§ **WHAT TO WORK ON**
Copy every row below word for word, and leave the pictures out of your copy.

§ **STORED DATA**
--- BEGIN ---

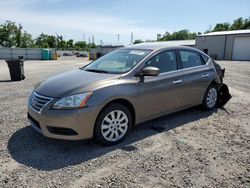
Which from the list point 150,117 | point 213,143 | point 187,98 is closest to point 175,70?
point 187,98

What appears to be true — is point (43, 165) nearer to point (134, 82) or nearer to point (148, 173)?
point (148, 173)

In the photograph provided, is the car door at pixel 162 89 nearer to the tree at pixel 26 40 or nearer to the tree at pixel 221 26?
the tree at pixel 26 40

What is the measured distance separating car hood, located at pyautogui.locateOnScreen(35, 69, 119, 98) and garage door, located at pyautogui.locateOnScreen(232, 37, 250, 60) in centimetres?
3445

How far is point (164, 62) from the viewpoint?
476 centimetres

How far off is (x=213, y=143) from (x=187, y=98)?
1329mm

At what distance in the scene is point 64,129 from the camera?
3527 mm

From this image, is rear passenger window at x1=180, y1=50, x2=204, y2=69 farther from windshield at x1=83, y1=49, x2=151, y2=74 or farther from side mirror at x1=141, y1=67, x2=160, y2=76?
side mirror at x1=141, y1=67, x2=160, y2=76

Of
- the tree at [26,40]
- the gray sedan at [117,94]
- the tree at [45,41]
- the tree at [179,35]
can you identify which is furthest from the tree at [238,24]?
the gray sedan at [117,94]

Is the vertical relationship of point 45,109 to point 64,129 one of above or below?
above

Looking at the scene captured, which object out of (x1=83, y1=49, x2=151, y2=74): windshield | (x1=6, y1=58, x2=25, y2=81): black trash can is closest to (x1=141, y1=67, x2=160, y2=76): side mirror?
(x1=83, y1=49, x2=151, y2=74): windshield

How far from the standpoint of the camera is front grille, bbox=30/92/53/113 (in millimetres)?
3629

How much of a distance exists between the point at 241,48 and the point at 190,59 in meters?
32.8

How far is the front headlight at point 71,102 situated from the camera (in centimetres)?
350

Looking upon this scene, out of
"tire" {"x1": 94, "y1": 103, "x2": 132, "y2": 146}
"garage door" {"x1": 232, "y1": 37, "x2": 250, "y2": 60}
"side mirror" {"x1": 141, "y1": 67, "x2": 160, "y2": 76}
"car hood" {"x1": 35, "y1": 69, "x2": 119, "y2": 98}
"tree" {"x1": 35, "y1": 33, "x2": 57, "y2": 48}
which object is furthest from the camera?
"tree" {"x1": 35, "y1": 33, "x2": 57, "y2": 48}
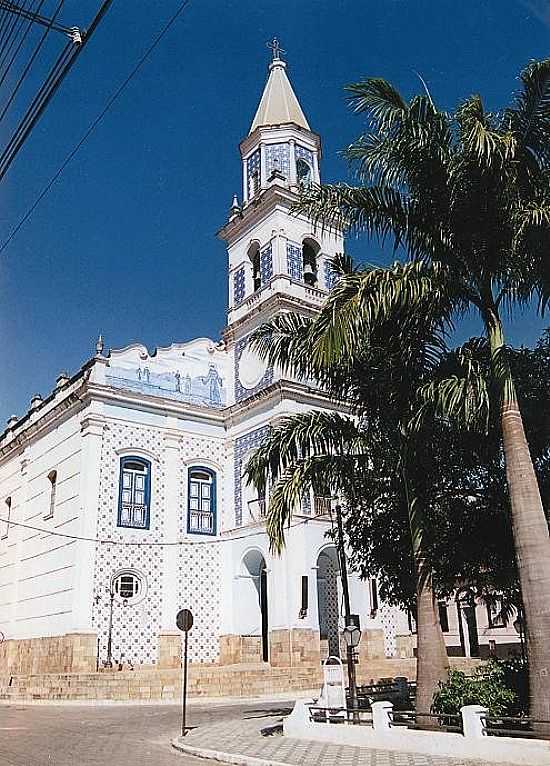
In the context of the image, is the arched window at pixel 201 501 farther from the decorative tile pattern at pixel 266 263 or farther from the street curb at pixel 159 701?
the decorative tile pattern at pixel 266 263

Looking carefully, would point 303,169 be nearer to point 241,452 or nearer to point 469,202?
point 241,452

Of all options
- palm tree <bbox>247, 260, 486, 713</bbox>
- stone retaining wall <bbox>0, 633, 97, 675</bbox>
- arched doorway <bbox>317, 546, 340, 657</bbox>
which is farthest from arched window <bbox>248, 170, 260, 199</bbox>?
palm tree <bbox>247, 260, 486, 713</bbox>

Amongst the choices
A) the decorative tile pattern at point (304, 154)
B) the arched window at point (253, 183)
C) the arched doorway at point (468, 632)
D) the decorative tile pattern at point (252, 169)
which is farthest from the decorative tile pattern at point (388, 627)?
the decorative tile pattern at point (304, 154)

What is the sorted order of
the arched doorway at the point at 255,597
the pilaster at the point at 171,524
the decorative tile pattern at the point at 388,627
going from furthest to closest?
the decorative tile pattern at the point at 388,627, the arched doorway at the point at 255,597, the pilaster at the point at 171,524

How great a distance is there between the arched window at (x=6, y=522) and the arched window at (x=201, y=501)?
361 inches

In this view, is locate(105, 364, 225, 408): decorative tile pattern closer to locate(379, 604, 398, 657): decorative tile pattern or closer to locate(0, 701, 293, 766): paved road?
locate(379, 604, 398, 657): decorative tile pattern

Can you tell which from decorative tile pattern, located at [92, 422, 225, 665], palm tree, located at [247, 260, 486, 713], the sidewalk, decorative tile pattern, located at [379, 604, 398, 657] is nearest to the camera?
the sidewalk

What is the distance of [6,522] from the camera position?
31.9m

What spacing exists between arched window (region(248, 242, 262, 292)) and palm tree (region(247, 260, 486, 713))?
54.8 ft

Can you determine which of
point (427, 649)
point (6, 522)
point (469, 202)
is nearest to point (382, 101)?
point (469, 202)

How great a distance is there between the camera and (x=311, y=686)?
73.9 ft

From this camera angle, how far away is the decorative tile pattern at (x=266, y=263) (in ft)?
93.8

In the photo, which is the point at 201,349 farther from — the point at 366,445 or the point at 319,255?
the point at 366,445

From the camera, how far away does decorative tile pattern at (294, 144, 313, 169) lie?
31.1 meters
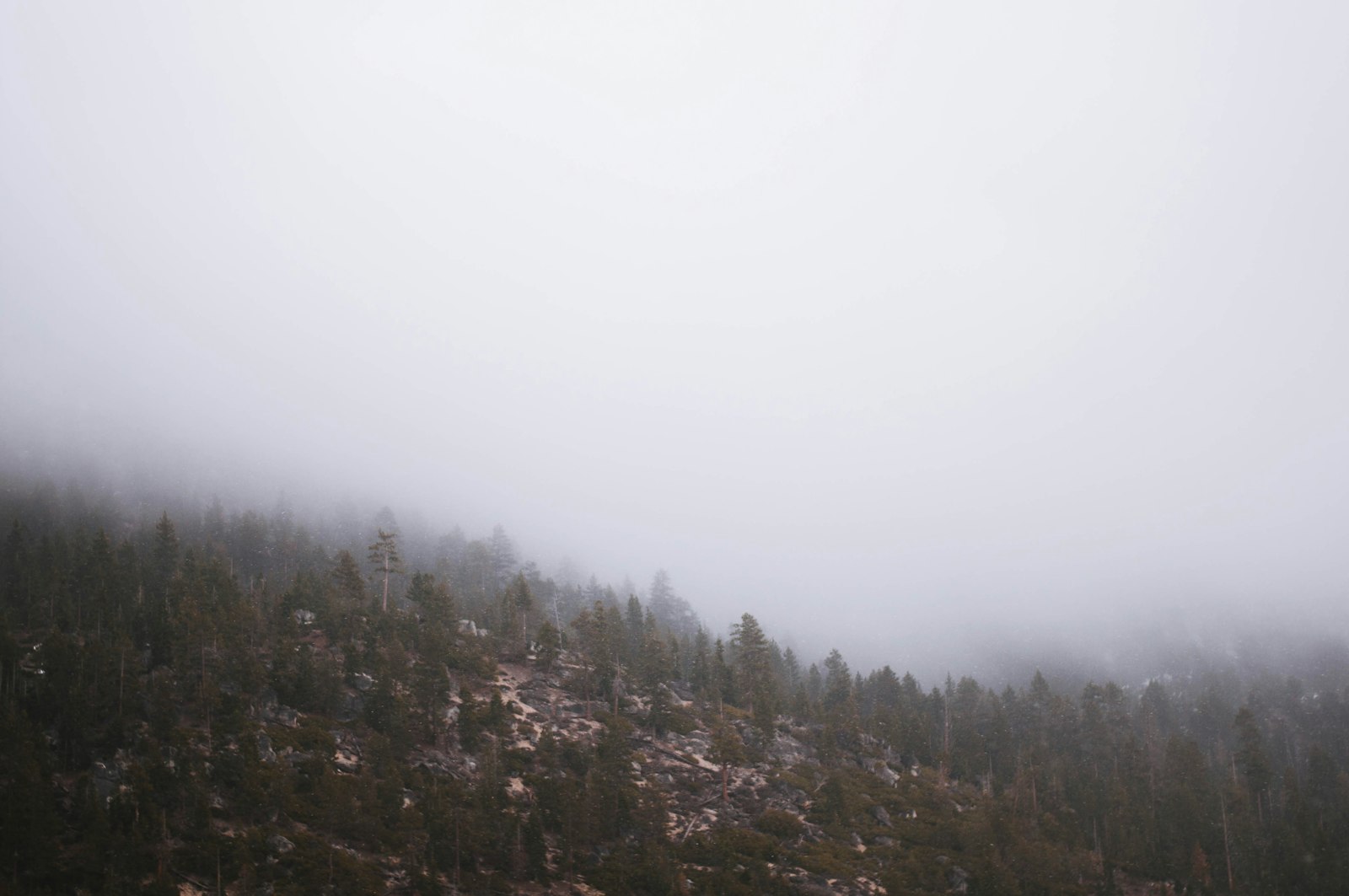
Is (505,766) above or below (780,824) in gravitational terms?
above

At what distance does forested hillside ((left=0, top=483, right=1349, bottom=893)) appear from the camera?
153ft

--- END ---

§ **COMPLETED EXERCISE**
Which from the list point 150,117 | point 213,143 | point 187,98 is closest to point 175,70?
point 187,98

What appears to be true — is point (43, 165) nearer to point (134, 82) or nearer to point (148, 173)?
point (148, 173)

In the photograph provided, is the car door at pixel 162 89 nearer to the tree at pixel 26 40 or nearer to the tree at pixel 221 26?
the tree at pixel 26 40

What is the measured distance separating car hood, located at pyautogui.locateOnScreen(35, 69, 119, 98) and garage door, located at pyautogui.locateOnScreen(232, 37, 250, 60) in centimetres?
3445

How far is point (164, 62) from the viewpoint?
476 centimetres

How far off is (x=213, y=143) from (x=187, y=98)?
1329mm

At what distance in the scene is point 64,129 from the camera?
3527 mm

From this image, is rear passenger window at x1=180, y1=50, x2=204, y2=69 farther from windshield at x1=83, y1=49, x2=151, y2=74 or farther from side mirror at x1=141, y1=67, x2=160, y2=76?
side mirror at x1=141, y1=67, x2=160, y2=76

Of
- the tree at [26,40]
- the gray sedan at [117,94]
- the tree at [45,41]
- the tree at [179,35]
can you identify which is furthest from the tree at [238,24]?
the gray sedan at [117,94]

Is the vertical relationship of point 45,109 to point 64,129 one of above or below?
above

Looking at the scene captured, which object out of (x1=83, y1=49, x2=151, y2=74): windshield | (x1=6, y1=58, x2=25, y2=81): black trash can is closest to (x1=141, y1=67, x2=160, y2=76): side mirror?
(x1=83, y1=49, x2=151, y2=74): windshield

How far from the standpoint of the camera is front grille, bbox=30/92/53/113 (in millimetres)?
3629

How much of a distance exists between the point at 241,48 and the point at 190,59 in meters?
32.8

How far is the front headlight at point 71,102 situated from the camera (in centimetres)?
350

Looking upon this scene, out of
"tire" {"x1": 94, "y1": 103, "x2": 132, "y2": 146}
"garage door" {"x1": 232, "y1": 37, "x2": 250, "y2": 60}
"side mirror" {"x1": 141, "y1": 67, "x2": 160, "y2": 76}
"car hood" {"x1": 35, "y1": 69, "x2": 119, "y2": 98}
"tree" {"x1": 35, "y1": 33, "x2": 57, "y2": 48}
which object is furthest from the camera?
"tree" {"x1": 35, "y1": 33, "x2": 57, "y2": 48}
In the context of the image, is the arched window at pixel 201 501 farther from the decorative tile pattern at pixel 266 263 or farther from the street curb at pixel 159 701?
the decorative tile pattern at pixel 266 263

Looking carefully, would point 303,169 be nearer to point 241,452 or nearer to point 469,202?
point 241,452

Of all options
- palm tree <bbox>247, 260, 486, 713</bbox>
- stone retaining wall <bbox>0, 633, 97, 675</bbox>
- arched doorway <bbox>317, 546, 340, 657</bbox>
which is farthest from arched window <bbox>248, 170, 260, 199</bbox>?
palm tree <bbox>247, 260, 486, 713</bbox>

Amongst the choices
A) the decorative tile pattern at point (304, 154)
B) the arched window at point (253, 183)
C) the arched doorway at point (468, 632)
D) the decorative tile pattern at point (252, 169)
which is farthest from the decorative tile pattern at point (388, 627)?
the decorative tile pattern at point (304, 154)

What is the sorted order of
the arched doorway at the point at 255,597
the pilaster at the point at 171,524
the decorative tile pattern at the point at 388,627
going from furthest to closest?
the decorative tile pattern at the point at 388,627, the arched doorway at the point at 255,597, the pilaster at the point at 171,524

How great a distance is there between the arched window at (x=6, y=522) and the arched window at (x=201, y=501)?
361 inches

In this view, is locate(105, 364, 225, 408): decorative tile pattern closer to locate(379, 604, 398, 657): decorative tile pattern or closer to locate(0, 701, 293, 766): paved road?
locate(379, 604, 398, 657): decorative tile pattern

Can you tell which from decorative tile pattern, located at [92, 422, 225, 665], palm tree, located at [247, 260, 486, 713], the sidewalk, decorative tile pattern, located at [379, 604, 398, 657] is nearest to the camera?
the sidewalk

What is the distance of [6,522] from the camera position?
31.9m

What spacing exists between arched window (region(248, 242, 262, 292)) and palm tree (region(247, 260, 486, 713))?
54.8 ft

Can you determine which of
point (427, 649)
point (6, 522)
point (469, 202)
is nearest to point (382, 101)?
point (469, 202)

How great a distance is there between the camera and (x=311, y=686)?
73.9 ft

From this camera angle, how far away is the decorative tile pattern at (x=266, y=263) (in ft)?
93.8

In the photo, which is the point at 201,349 farther from — the point at 366,445 or the point at 319,255?
the point at 366,445

From the camera, how far away does decorative tile pattern at (294, 144, 313, 169) lie?
31.1 meters
Is (505,766) above or below (780,824) in gravitational terms?
above

At what distance does forested hillside ((left=0, top=483, right=1349, bottom=893)) appear from the camera?
153ft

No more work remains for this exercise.